Three years ago, when she had not yet become Prime Minister, the then MP and president of Fratelli d’Italia Giorgia Meloni made a tough speech on TV addressing the CFA franc.
The CFA Franc is the name of two currencies common to several African countries, and CFA stands for “African Financial Community.”
The CFA Franc UEMOA is in use in Benin, Burkina Faso, Ivory Coast, Guinea-Bissau, Mali, Niger, Senegal and Togo.
The CEMAC CFA Franc is in use in Cameroon, Chad, Gabon, Equatorial Guinea, Central African Republic, and Republic of Congo.
Since April this year, Bitcoin has also been legal tender in Central African Republic.
Most of these were part of the French colonial empire, so much so that the Franc was France’s national currency before it adopted the Euro.
The CFA Franc was created along with the CFP Franc (Change franc Pacifique) in 1945 when the Bretton Woods agreements were ratified.
Technically, bills of this currency are still produced in France, but the issuance of the currency is actually decided and managed by the BCEAO (Central Bank of West African States) based in Dakar, Senegal, and the BEAC (Bank of Central African States) based in Yaoundé, Cameroun.
Saylor echoes Giorgia Meloni’s criticism
In the video three years ago, Giorgia Meloni called the CFA Franc a “colonial currency that France prints for 14 African nations.”
She also said that with the CFA Franc, France is exploiting the resources of those nations, applying seigniorage.
He then showed a photograph of a child working in a mine in Burkina Faso, adding:
“For Burkina Faso, which has gold, France prints colonial currency. In return it demands that 50% of everything Burkina Faso exports end up in the coffers of the French Treasury.”
The fact that this was mainly political propaganda was evident from the words with which Meloni commented on what he had just said:
“The gold that this child burrows to pull out mostly ends up in the coffers of the French state. Then the solution is not to take Africans and move them to Europe.”
Therefore, this was a propaganda intervention in favor of anti-immigration policies, and not a technical dissertation on the real financial nature of the CFA Franc.
Michael Saylor uses Meloni’s statements to promote Bitcoin
The founder and former CEO of MicroStrategy, Michael Saylor, probably did not know that that video was about a purely political propaganda speech, and he may not even have known that it aired three years ago when Meloni was not Prime Minister.
That is why he shared it again, commenting:
“Bitcoin is hope for those oppressed by monetary colonialism.”
#Bitcoin is hope for those oppressed by monetary colonialism. @GiorgiaMeloni pic.twitter.com/ne1hKJtVfq
— Michael Saylor (@saylor) November 19, 2022
Saylor also ignores the fact that Giorgia Meloni is by no means a supporter of Bitcoin and cryptocurrencies, and indeed has in the past supported the idea of Italy going back to printing currency on its own.
In other words, citing that video as a form of Bitcoin promotion is not accurate, and may even be misleading.
Meloni and cryptocurrencies
In 2019, Giorgia Meloni also publicly spoke out about cryptocurrencies on Facebook.
She wrote about Facebook’s Libra project and other cryptocurrencies that:
“everyone can create currency, only the Italian state is prohibited from issuing minibots to pay off public administration debts.”
She has never shown that she understands the difference between a decentralized protocol, such as Bitcoin, and the usual mere creation of money by public institutions, such as Central Banks, often controlled by the same politicians.
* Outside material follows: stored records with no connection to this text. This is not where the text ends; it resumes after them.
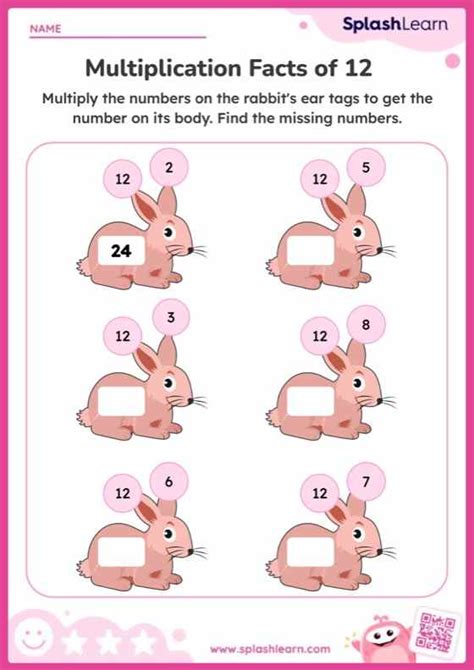 NAME

SplashLearn

Multiplication Facts of 12

Multiply the numbers on the rabbit's ear tags to get the number on its body. Find the missing numbers.

12
2
24

12
5

12
3

12
8

12
6

12
7

www.splashlearn.com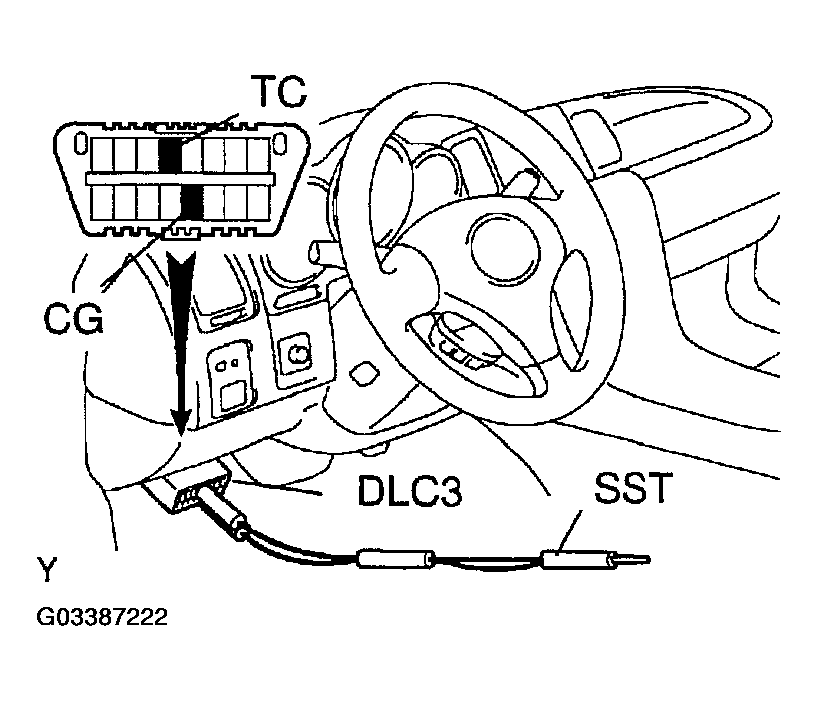 TC
CG
DLC3
SST
Y
G03387222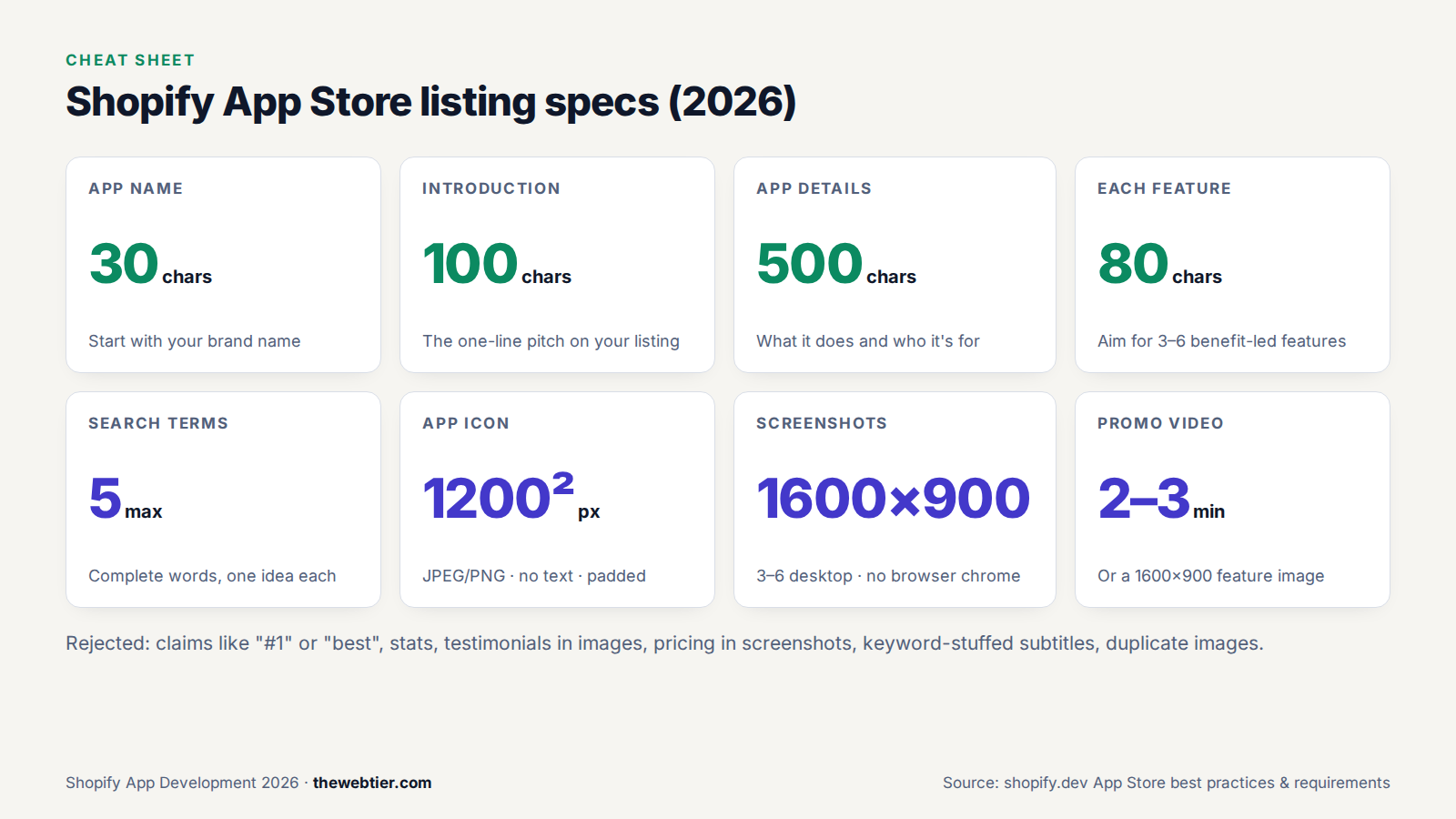 CHEAT SHEET

Shopify App Store listing specs (2026)

APP NAME

30 chars

Start with your brand name

INTRODUCTION

100 chars

The one-line pitch on your listing

APP DETAILS

500 chars

What it does and who it's for

EACH FEATURE

80 chars

Aim for 3–6 benefit-led features

SEARCH TERMS

5 max

Complete words, one idea each

APP ICON

$1200^2$ px

JPEG/PNG · no text · padded

SCREENSHOTS

1600×900

3–6 desktop · no browser chrome

PROMO VIDEO

2–3 min

Or a 1600×900 feature image

Rejected: claims like "#1" or "best", stats, testimonials in images, pricing in screenshots, keyword-stuffed subtitles, duplicate images.

Shopify App Development 2026 · thewebtier.com

Source: shopify.dev App Store best practices & requirements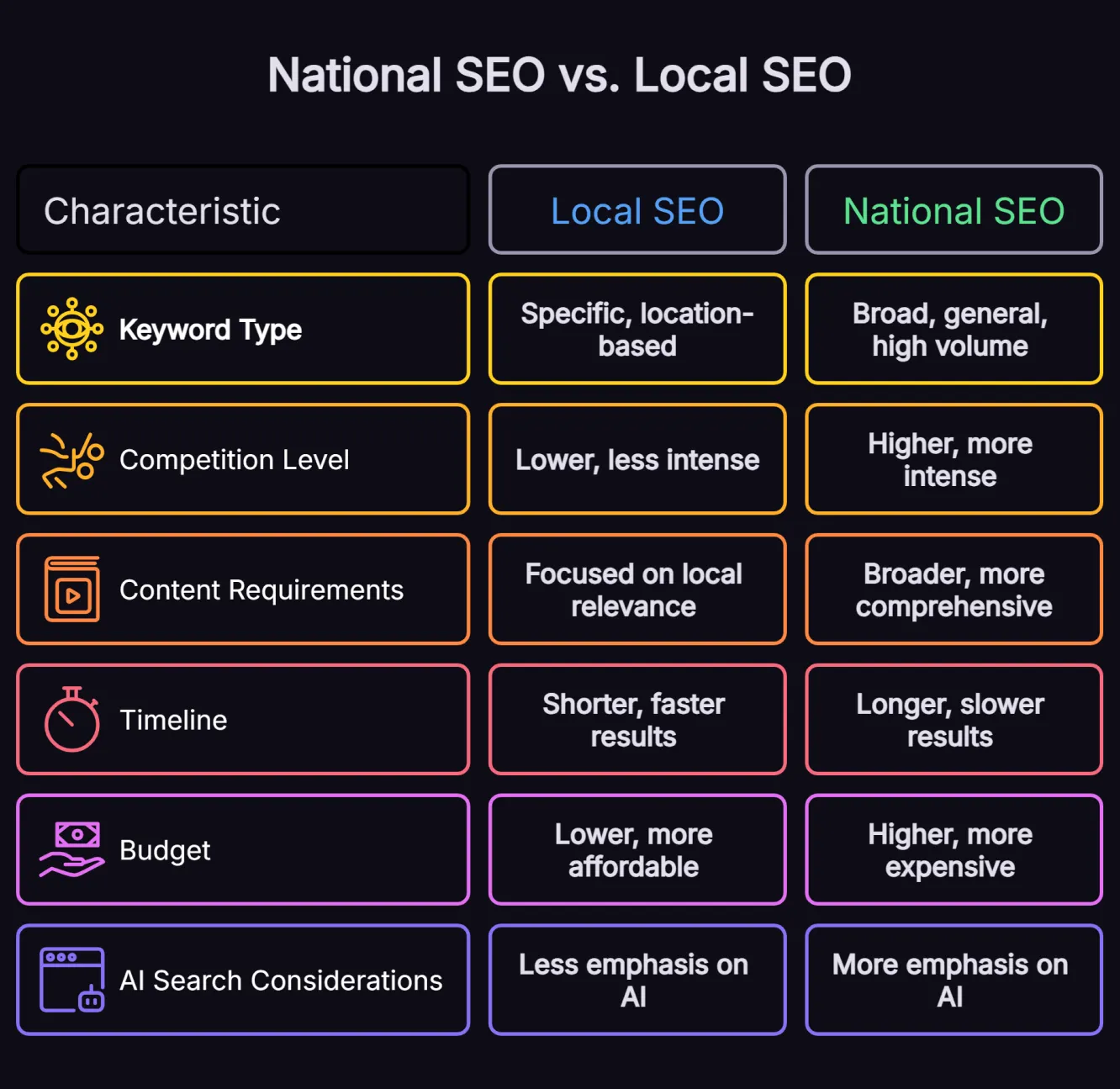 National SEO vs. Local SEO

| Characteristic | Local SEO | National SEO |
|---|---|---|
| Keyword Type | Specific, location-based | Broad, general, high volume |
| Competition Level | Lower, less intense | Higher, more intense |
| Content Requirements | Focused on local relevance | Broader, more comprehensive |
| Timeline | Shorter, faster results | Longer, slower results |
| Budget | Lower, more affordable | Higher, more expensive |
| AI Search Considerations | Less emphasis on AI | More emphasis on AI |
Moreover, it is worth mentioning that since she became Prime Minister of the Italian government, her anti-EU and anti-Euro stances have waned a lot. Now that the propaganda is over, it seems unlikely that she will continue to advocate theses such as those set forth in the video from three years ago.
For example, the idea of “minibots” has completely disappeared, vanished into thin air, precisely because it is the result only of propaganda needs, and not of a concrete plan to help the finances of the Italian state.
Moreover, the idea that the Italian state could independently print a form of fiat money such as minibots has absolutely nothing to do with Bitcoin. On the contrary, Bitcoin was created precisely as an alternative to fiat currencies created by public institutions more or less controlled by politicians.
Saylor’s stumble
So indeed Michael Saylor has stumbled, even if it is justified by the fact that he did not know what Meloni was trying to do in 2019.
In fact, it is very likely that his focus was more on the CFA Franc than on the current Italian Prime Minister, perhaps precisely because one of the states using this currency (the Central African Republic) was the second in the world to adopt Bitcoin as legal tender, alongside the CFA Franc itself.